WORK ITEM »
Report each line of the entries that includes "camera" by copying it.

== Segment start ==

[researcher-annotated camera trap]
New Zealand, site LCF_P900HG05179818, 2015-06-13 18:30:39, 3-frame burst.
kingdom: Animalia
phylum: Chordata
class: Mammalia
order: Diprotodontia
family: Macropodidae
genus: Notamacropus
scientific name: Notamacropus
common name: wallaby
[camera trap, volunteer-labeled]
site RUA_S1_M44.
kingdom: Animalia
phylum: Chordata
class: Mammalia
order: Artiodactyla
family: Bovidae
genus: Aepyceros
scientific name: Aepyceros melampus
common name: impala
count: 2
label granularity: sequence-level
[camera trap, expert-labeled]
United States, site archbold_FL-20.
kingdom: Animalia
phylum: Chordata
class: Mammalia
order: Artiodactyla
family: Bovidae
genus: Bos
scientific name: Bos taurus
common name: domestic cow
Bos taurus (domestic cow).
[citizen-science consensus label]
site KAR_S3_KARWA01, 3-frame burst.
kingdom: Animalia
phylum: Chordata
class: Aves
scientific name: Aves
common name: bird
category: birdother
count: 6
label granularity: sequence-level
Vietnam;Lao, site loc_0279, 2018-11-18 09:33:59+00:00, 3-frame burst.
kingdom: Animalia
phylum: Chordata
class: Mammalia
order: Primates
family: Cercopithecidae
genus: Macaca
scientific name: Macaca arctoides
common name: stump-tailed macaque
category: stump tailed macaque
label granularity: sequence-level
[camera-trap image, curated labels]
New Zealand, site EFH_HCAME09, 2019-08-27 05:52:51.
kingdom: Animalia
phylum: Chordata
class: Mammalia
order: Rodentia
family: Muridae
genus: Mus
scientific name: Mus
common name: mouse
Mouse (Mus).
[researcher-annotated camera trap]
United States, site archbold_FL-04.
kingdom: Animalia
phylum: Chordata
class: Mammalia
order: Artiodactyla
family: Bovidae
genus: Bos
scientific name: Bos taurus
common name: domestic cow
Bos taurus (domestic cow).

== Segment end ==

FINAL ANSWER »
[researcher-annotated camera trap]
[camera trap, volunteer-labeled]
[camera trap, expert-labeled]
[camera-trap image, curated labels]
[researcher-annotated camera trap]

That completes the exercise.